Are YOU in the Dark?

YES! We are in the dark…literally these days and figuratively. Sixty percent of our town on the East Coast had power knocked out last weekend during a completely unannounced and unexpected storm. The power company expects it will be close to a week before we get any power working on our block.

This has been an amazing lesson in the difference of “need” and “want” for my boys. Yes, we have running water, although it is cold, and yes, we have gas to heat the water on the stove and cook soup. No, we don’t have any form of refrigeration to keep food for long periods of time, and no, we don’t have our heating system, but we do have a few fireplaces that are doing a great job to keep our family comfortable.

I am amazed at how long my kids have gone without television (especially after four rainy days and no toy basement to play in without power to light it). It’s like camping at home, and while frustrating and inconvenient, it is a great lesson for both adults and kids.

The most eye-opening part of this experiment is probably how much light a good candle can give off. Five candles can light my entire kitchen, and a small book light keeps me entertained after the kids are in bed.

While I miss access to the Internet (I’m typing this from the local coffee shop!) and hot showers, it is great to think about how much smaller our footprint suddenly became with this natural disaster. This month our bills will be lower, including our gas bill, since our boilers haven’t been lit in days.
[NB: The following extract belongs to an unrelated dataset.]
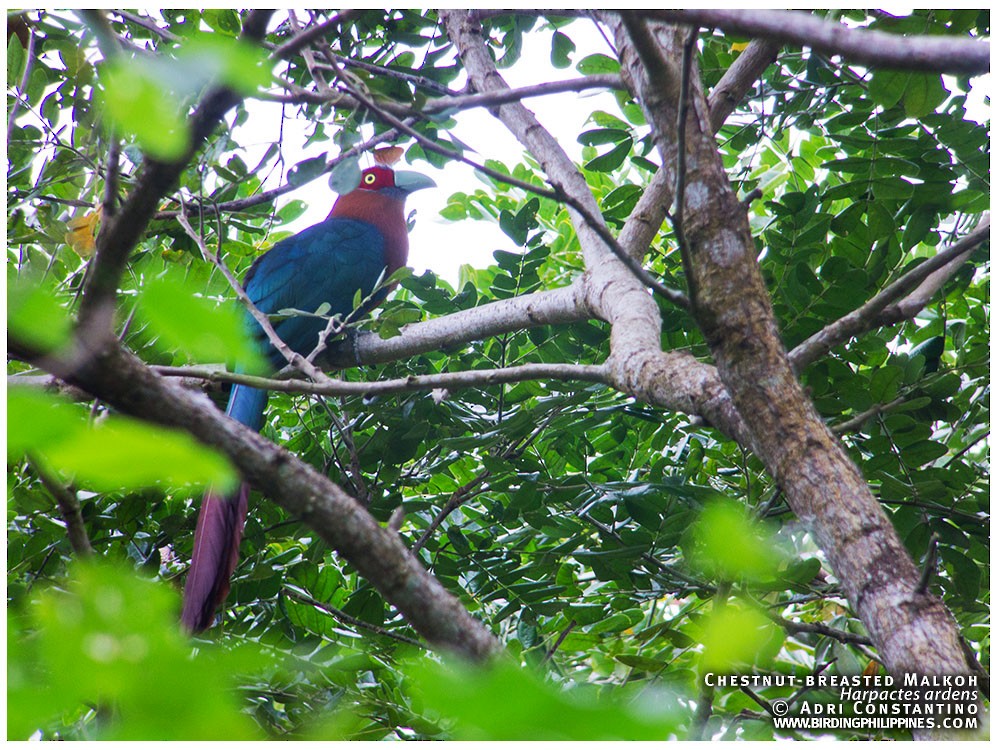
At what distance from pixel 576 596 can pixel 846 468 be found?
870mm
From here on out, I will limit the amount of times we run our dishwasher and make sure we have full loads of laundry before we run the machines. I will unplug appliances and accessories after they are used so we don’t pull more energy than we need. I will use candles more often (with many fire extinguishers nearby in the house) and fewer lights to not only help limit my family’s outflow of cash but also our carbon footprint, not to mention help our town’s light pollution so that the stars may seem a bit brighter in the future.